Menurut Nawir, KPPU menemukan bahwa hampir seluruh perusahaan asuransi menetapkan tarif preminya pada batas bawah tersebut. Ini menunjukkan bahwa besaran tarif batas bawah yang lama telah memadai, dan kompetisi tidak terjadi karena mereka (perusahaan asuransi) menetapkan tarif yang relatif sama. Kebijakan batas bawah ini seolah menjadi sarana kartel harga dalam industri asuransi nasional. KPPU memandang bahwa konsumen telah dan akan dirugikan dalam konteks ini, karena mereka (konsumen) tidak diberikan kesempatan untuk memperoleh tarif premi yang kompetitif.

Berdasarkan kajian, surat edaran tersebut didasari oleh kekhawatiran keluarnya pelaku usaha asuransi dari pasar akibat perang tarif premi yang terjadi. KPPU menilai bahwa kekhawatiran tersebut dapat dinilai wajar, namun tidak perlu dipermasalahkan. Karena dengan dijaganya keterbukaan pasar, pelaku usaha akan terdorong untuk efisien dan memiliki daya saing pasar yang tinggi.

“Tujuan OJK untuk menjaga kesehatan industri asuransi melalui penetapan tarif tersebut, sebaiknya tetap mengedepankan semangat persaingan usaha yang sehat di dalamnya. Karena kebijakan persaingan Indonesia sebagaimana praktek yang berlaku internasional, bertujuan untuk melindungi persaingan usaha yang sehat, dan bukan melindungi pelaku usaha (pesaing) tertentu,” tulis Nawir.

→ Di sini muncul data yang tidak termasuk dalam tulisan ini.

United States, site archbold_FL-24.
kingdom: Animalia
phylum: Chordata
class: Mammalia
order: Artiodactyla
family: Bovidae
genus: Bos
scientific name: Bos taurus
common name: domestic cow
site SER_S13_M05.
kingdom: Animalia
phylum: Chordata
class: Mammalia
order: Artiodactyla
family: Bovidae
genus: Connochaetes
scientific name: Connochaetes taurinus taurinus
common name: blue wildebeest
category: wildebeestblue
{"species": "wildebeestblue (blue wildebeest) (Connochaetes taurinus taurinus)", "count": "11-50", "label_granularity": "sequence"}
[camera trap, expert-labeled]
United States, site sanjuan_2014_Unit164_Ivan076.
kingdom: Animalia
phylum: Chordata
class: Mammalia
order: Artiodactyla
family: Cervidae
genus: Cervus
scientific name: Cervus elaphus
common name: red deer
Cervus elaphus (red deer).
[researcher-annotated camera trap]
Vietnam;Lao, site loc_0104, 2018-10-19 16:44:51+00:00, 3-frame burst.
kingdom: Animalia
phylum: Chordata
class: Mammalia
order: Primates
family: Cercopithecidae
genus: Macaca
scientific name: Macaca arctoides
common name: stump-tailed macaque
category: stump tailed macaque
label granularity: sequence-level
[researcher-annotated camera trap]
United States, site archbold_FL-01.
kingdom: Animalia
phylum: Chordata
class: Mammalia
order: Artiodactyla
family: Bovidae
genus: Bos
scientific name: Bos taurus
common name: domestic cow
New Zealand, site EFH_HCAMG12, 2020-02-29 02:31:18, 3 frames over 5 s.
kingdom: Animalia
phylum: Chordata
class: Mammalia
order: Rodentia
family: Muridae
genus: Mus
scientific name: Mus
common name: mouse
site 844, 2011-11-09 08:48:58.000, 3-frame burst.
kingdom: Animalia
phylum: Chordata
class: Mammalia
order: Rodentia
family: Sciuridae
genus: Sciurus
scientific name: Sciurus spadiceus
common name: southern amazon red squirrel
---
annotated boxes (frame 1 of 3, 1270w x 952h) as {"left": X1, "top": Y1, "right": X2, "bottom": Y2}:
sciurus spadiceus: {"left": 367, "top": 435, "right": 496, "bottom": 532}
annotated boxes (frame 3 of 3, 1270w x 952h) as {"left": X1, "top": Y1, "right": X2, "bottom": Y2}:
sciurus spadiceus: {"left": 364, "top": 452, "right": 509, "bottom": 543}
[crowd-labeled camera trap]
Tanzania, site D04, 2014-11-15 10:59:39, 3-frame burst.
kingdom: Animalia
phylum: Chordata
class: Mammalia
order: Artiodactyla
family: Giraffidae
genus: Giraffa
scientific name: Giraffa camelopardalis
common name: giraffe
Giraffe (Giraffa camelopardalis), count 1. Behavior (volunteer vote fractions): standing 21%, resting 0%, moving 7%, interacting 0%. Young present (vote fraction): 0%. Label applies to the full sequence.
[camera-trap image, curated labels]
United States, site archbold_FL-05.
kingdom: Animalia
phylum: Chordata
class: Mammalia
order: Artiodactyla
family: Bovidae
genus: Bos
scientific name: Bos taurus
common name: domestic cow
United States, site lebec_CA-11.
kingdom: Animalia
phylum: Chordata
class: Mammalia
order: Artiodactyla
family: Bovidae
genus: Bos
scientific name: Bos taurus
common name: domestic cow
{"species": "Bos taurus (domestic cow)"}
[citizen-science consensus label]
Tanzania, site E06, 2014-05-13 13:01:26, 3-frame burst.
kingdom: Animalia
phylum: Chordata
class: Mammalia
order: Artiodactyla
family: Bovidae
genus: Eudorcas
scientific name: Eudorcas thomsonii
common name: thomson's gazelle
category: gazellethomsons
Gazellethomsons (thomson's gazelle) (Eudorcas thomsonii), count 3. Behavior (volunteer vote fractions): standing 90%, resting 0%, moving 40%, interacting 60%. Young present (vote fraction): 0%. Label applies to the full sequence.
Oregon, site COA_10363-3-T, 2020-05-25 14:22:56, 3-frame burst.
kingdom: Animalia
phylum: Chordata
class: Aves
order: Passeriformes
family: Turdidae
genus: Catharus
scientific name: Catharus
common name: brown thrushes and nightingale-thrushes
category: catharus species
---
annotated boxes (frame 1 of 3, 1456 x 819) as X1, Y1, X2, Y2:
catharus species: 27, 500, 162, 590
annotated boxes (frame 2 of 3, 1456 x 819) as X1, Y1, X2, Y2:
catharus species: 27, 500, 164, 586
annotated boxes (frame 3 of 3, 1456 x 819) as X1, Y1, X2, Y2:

Lebih lanjut, kajian KPPU juga menjelaskan bahwa penetapan tarif batas bawah sering menjadi penghalang (entry barrier) bagi perusahaan asuransi yang efisien dan mampu menawarkan tarif yang lebih kompetitif dan mungkin berada di bawah tarif batas bawah tersebut. Dalam hal ini, pelaku usaha di industri (baik yang efisien maupun yang tidak efisien) memang dapat terlindungi. Namun, konsumen akan menjadi korban karena tidak memiliki akses pada tarif premi yang lebih kompetitif.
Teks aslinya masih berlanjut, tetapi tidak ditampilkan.